Ormai anche in Italia coloro i quali hanno compiti di orientamento, di guida o di formazione (politici, manager, sindacalisti, alti burocrati, studiosi, giornalisti, ecc) sono informati, infatti, delle possibili conseguenze, positive o negative, dei mutamenti che la rivoluzione telematica sta provocando in ogni ambito della nostra vita e nel nostro stesso modo di essere. E nessuno mette più in dubbio che essa abbia dischiuso, insieme a molte formidabili opportunità, anche qualche ipotesi di rischio, poiché non tutto quello che ne sappiamo è rassicurante; e nell'ancora ignoto è già possibile intravedere anche smarrimenti ed esclusioni. Del resto, qualsiasi crisi di civiltà porta nel proprio grembo, con l'incertezza dei suoi esiti finali, la certezza di costi che, per qualcuno da qualche parte e forse per molti dappertutto, sono destinati a essere altissimi.

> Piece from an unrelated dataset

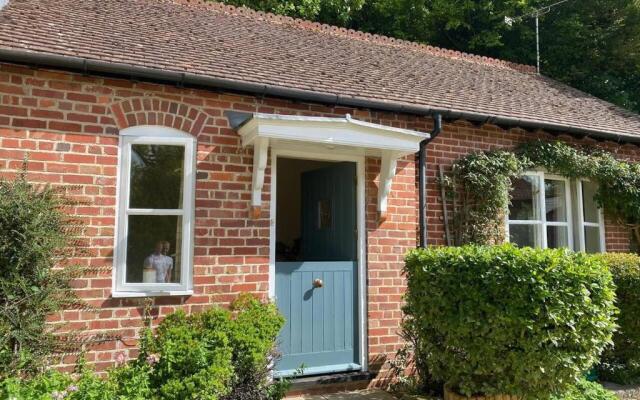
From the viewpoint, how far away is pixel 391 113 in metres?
6.49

Ma se il mito consolatorio di un futuro sempre migliore del passato è ormai sfatato, non è vero neppure il contrario. Avendone la volontà e predisponendone tempestivamente condizioni e strumenti, è possibile governare il corso delle cose nuove per dirigerle là dove è meglio. Per poterlo fare, per tentare di farlo con qualche maggiore probabilità di successo, è tuttavia indispensabile averne compreso il senso, la portata e la velocità prima che esso abbia raggiunto traguardi negativi irreversibili.

5.
Telèma è nata proprio con l'ambizione di contribuire a una più diffusa presa di coscienza del carattere straordinario di una così urgente esigenza conoscitiva. Nei suoi primi numeri ha illustrato ogni aspetto dei fenomeni e dei problemi (tecnici, economici, culturali, sociali ma anche etico-morali, psicologici e antropologici) che connotano i mutamenti in atto. E ha promosso dibattiti assolutamente spregiudicati, in quanto del tutto liberi, sia per dare voce alle speranze e ai timori che ne derivano sia per favorire confronti di progetti di cui fosse opportuno dare conto.

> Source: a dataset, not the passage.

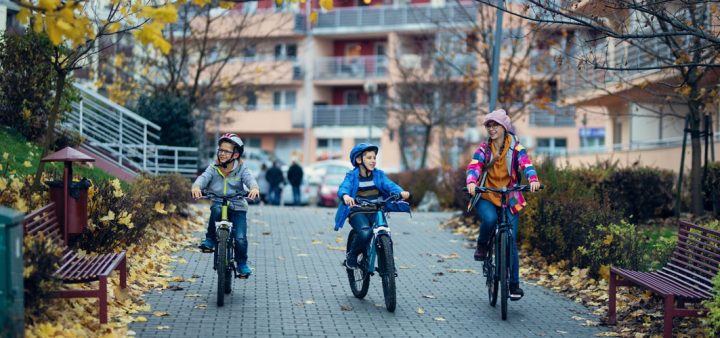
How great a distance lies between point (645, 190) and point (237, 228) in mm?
12073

Non siamo in grado di giudicare con distaccata obiettività se, e come, abbiamo saputo assolvere questo compito; e lo stesso atteggiamento problematico che suggeriamo agli altri ci fa apparire impropria, comunque, qualsiasi autocertificazione di qualità. Perciò, volendo fare un bilancio realistico dei risultati conseguiti dalla rivista, abbiamo deciso di raccogliere le opinioni in proposito di alcuni fra i suoi autori e lettori più autorevoli e i giudizi degli abbonati che hanno accettato di partecipare a un analogo sondaggio. Dai primi di settembre chiunque consulti la nostra edizione on line, dove lo spazio di cui possiamo disporre è pressoché sconfinato, può trovare le une e gli altri. Chi legge soltanto la versione cartacea di Telèma e avesse la curiosità di apprendere ciò che ne pensa ciascuno dei suoi critici più illustri (dal presidente del Consiglio a quelli del Senato e della Camera, dai maggiori rappresentanti dell'imprenditoria e dei sindacati a quelli delle Autorità di garanzia, a uno dei più ascoltati cardinali italiani, a moltissimi scienziati, letterati, studiosi, direttori di giornali, ecc) potrà ricevere, chiedendocelo, il fascicolo in cui presto pubblicheremo le loro dichiarazioni.

Leggendole, i dirigenti responsabili della Fondazione Bordoni, che è il coraggioso e disinteressato editore di Telèma, la direzione e tutta la redazione della rivista se ne sono sentiti (questo possiamo dirlo) straordinariamente confortati: come accade quando anche gli altri (in questo caso un campione significativo del mondo intellettuale italiano) ti dicono che vale la pena di continuare a fare quello che stai facendo (in questo caso Telèma) perché è utile alla società di cui fai parte e (come nel nostro caso) alla cultura, libera, che stiamo cercando di servire.